___ DATA FOR ANALYSIS ___

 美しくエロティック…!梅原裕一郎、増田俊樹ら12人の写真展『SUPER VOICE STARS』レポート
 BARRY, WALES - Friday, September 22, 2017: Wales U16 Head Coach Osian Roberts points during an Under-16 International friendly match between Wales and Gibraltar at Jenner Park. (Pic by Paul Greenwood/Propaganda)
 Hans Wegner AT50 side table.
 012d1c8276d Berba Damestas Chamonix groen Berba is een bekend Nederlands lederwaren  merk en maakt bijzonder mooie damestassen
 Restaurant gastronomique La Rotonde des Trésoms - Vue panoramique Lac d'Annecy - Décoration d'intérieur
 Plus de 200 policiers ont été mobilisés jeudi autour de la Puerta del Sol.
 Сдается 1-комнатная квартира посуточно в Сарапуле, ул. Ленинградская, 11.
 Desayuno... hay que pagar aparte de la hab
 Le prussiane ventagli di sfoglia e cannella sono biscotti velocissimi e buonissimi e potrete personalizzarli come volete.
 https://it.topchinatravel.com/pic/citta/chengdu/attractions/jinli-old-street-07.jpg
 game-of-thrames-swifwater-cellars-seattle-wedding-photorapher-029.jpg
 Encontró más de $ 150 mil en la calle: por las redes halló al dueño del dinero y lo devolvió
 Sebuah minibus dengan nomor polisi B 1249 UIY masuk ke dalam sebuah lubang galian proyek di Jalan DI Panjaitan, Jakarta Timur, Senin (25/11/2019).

___

EXERCISE GOAL. Copy out each line of the data exactly.

RESPONSE TO THIS TASK.
 美しくエロティック…!梅原裕一郎、増田俊樹ら12人の写真展『SUPER VOICE STARS』レポート
 BARRY, WALES - Friday, September 22, 2017: Wales U16 Head Coach Osian Roberts points during an Under-16 International friendly match between Wales and Gibraltar at Jenner Park. (Pic by Paul Greenwood/Propaganda)
 Hans Wegner AT50 side table.
 012d1c8276d Berba Damestas Chamonix groen Berba is een bekend Nederlands lederwaren  merk en maakt bijzonder mooie damestassen
 Restaurant gastronomique La Rotonde des Trésoms - Vue panoramique Lac d'Annecy - Décoration d'intérieur
 Plus de 200 policiers ont été mobilisés jeudi autour de la Puerta del Sol.
 Сдается 1-комнатная квартира посуточно в Сарапуле, ул. Ленинградская, 11.
 Desayuno... hay que pagar aparte de la hab
 Le prussiane ventagli di sfoglia e cannella sono biscotti velocissimi e buonissimi e potrete personalizzarli come volete.
 https://it.topchinatravel.com/pic/citta/chengdu/attractions/jinli-old-street-07.jpg
 game-of-thrames-swifwater-cellars-seattle-wedding-photorapher-029.jpg
 Encontró más de $ 150 mil en la calle: por las redes halló al dueño del dinero y lo devolvió
 Sebuah minibus dengan nomor polisi B 1249 UIY masuk ke dalam sebuah lubang galian proyek di Jalan DI Panjaitan, Jakarta Timur, Senin (25/11/2019).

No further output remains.